The past year also saw some success stories, the pope said, as he praised the recent rapprochement between the United States and Cuba, calling it "one example close to my heart of how dialogue can build bridges."
He also highlighted his satisfaction that the United States was taking steps to shut down the Guantanamo detention facilities and thanked those countries that have shown a "generous willingness" to receive the detainees.
The pope's 34-minute speech was an extension of his hallmark diagnosis of the world's ills as being rooted in a "throwaway culture, which spares nothing and no one: nature, human beings, and God himself. It gives rise to a humanity filled with pain and constantly torn by tensions and conflicts of every sort."
Linked to this throwaway culture, he said, is a "mentality of rejection" and enslavement, which spurs nothing but conflict in "bits and pieces" around the world and in communities.
The Christmas season offered an added opportunity to reflect on the "attitude we all share" of rejection -- seeing others not as brothers and sisters, but as rivals, unworthy of attention or objects "to be bent to our will."
The story of Christ is filled with moments of rejection, starting immediately with his birth as he, like many today, was "cast aside, left out in the cold, forced to be born in a stable since there was no room in the inn."
Christ, like many refugees, was forced to live in exile to escape the slaughter of countless innocents, a tragedy repeated just a month ago in Pakistan, the pope said.
People continue to flee their homelands and many become victims to "unscrupulous and greedy thugs" who put people's lives in danger with "cruel journeys" to supposed safety.
The pope made special mention of "the alarming fact" that many people who immigrate in "the Americas" are unaccompanied minors, who are even more at risk and are "in need of greater care, attention and protection."
While many of these tragedies make media headlines, there are plenty of "hidden exiles" and victims who face rejection, even in one's own home, he said, like the elderly, the sick, the disabled and the young, particularly as they face unemployment and a lack of opportunity.
The family is often seen as "disposable" in today's individualistic and self-centered culture, he said, resulting in fragile unions and "a dramatic fall in birthrates."
This selfish mentality affects legislation, too, he said, as it tends to benefit "various forms of cohabitation rather than adequately supporting the family for the welfare of society as a whole."
The pope also harshly condemned the "horrendous crime, the crime of rape" as an extremely serious "offense against the dignity of women, who are not only violated in body, but also in spirit."
Peace is not just a gift of God, he said, it is also a personal and social duty that demands "commitment and concern" from everyone.

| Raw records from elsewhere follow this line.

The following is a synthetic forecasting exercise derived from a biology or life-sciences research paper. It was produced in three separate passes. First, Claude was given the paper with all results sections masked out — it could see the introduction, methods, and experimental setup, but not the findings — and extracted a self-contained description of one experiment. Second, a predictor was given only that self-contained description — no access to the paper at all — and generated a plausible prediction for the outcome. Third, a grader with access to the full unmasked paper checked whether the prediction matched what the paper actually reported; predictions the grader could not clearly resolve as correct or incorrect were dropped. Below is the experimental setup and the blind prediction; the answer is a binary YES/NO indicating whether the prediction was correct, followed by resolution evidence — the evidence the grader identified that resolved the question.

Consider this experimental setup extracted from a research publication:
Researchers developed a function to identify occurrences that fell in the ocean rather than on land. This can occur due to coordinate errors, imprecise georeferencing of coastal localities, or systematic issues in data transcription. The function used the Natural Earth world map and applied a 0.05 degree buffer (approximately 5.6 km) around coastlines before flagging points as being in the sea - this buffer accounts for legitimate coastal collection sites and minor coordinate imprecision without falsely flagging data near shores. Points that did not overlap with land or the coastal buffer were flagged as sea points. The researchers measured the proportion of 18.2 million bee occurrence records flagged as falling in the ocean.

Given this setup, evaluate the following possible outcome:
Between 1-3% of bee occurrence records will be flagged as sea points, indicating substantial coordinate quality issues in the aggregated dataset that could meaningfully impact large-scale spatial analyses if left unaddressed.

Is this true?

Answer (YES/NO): YES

He recalled how from the "ashes of that immense tragedy" of World War II, a renewed desired for peace and dialogue was born in the form of the United Nations, which marks its 70th anniversary this year.
People can agree to vow to change the future and never again turn to war, he said, citing Pope Paul VI's speech to the U.N. in 1965.
While Pope Francis said he hoped there soon would be agreement over Iran's use of nuclear energy for peaceful purposes, he added that the drafting of a new climate change agreement was especially urgent this year as well as an adoption of Sustainable Development Goals.
The pope noted he was set to leave later the same day for a visit to Sri Lanka and the Philippines. He said his second trip to Asia was "a sign of my interest and pastoral concern for the people of that vast continent."
He emphasized how the Vatican was at the disposal of all governments to contribute to the common good, especially in seeing a resumption of talks between the "sister countries" of North and South Korea.